Why is Go considered partially preemptive?

I am trying to get a better understanding of the definition preemptive and cooperative in the context of Go. Wiki states for preemptive multitasking

> In computing, preemption is the act of temporarily interrupting an executing task, with the intention of resuming it at a later time. This interrupt is done by an external scheduler with no assistance or cooperation from the task.

Wiki states "external scheduler". I guess it means dispatcher to be more specific since afaik the scheduler only is responsible for choosing the next process in line.

Go is often referred to as partially preemptive since sync-points/preemption-points are only at function calls and not at any given instruction. That makes sense. But as the wiki definition states, preemptive is done by an external scheduler.

But isn't every process or task preemptive since the CPU can stop executing any process mid-execution in order to switch to another process? Any clarification is appreciated!

Addendum

The only explanation I could come up with is that we talk about different preemption levels. One for processes, and one for kernel/user-threads. In that case the CPU scheduler selects the next process but the Go scheduler is responsible for the goroutines/threads.

My answer is built on top of Andrew and Daniel's answers, and entirely based on this talk.

Since go 1.14, the go scheduler is non-cooperative pre-emptive. Each go routine is pre-empted after a certain time slice. It's 10ms in go 1.19.1.

In the talk I mentioned earlier, starting 20:35, you can find the history about how the scheduler used purely co-operative pre-emption in 1.0, then compiler baked in pre-emption with go 1.2, and finally the current nature - non-coperative pre-emption.

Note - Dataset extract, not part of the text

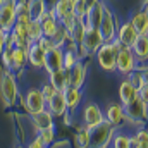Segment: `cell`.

Your addendum is correct. There are different schedulers working here. One is the OS scheduler and one on the application level. Check out this article. It's exactly what you are looking for:

> As we discussed in the first post, the OS scheduler is a preemptive scheduler. [...] The kernel is making decisions and everything is non-deterministic.

And this:

> The Go scheduler is part of the Go runtime, and the Go runtime is built into your application. This means the Go scheduler runs in user space, above the kernel. The current implementation of the Go scheduler is not a preemptive scheduler but a cooperating scheduler. Being a cooperating scheduler means the scheduler needs well-defined user space events that happen at safe points in the code to make scheduling decisions.

Conlusion, there are two different schedulers. One for the process, one for Goroutines.

There are a few things here. First the Wikipedia article is talking about operating system level preemption which may not exactly apply. Go-routine scheduling is not handled by the OS but by the Go runtime.

In essence processes/threads are handled by the OS/hardware and are preemptive. The Go runtime can run different "go routines" on the same thread. (In fact this is one thing that makes Go unique - easily allowing you to create an application with millions of concurrent go-routines.)

Originally go-routines were not preemptive but surprisingly this caused few problems but a long-running loop that did not encounter preemption points could hog a thread. But thanks to some great work by Austin Clements this was addressed a couple of years ago (Go 1.15?). So I believe go-routines are fully preemptable at least on the more popular architectures, but you may encounter old comments that state otherwise.

I hope this helps but to answer your specific questions:

> But isn't every process or task preemptive...?

Yes, but they are not go-routines.

> the CPU scheduler selects the next process but
> the Go scheduler is responsible for the goroutines/threads.

No, the OS (using CPU/MMU hardware facilities) schedules processes and threads. The Go scheduler only decides which go-routine runs next on the specific thread(s) it controls, and it never controls more than GOMAXPROCS (non-blocked) threads.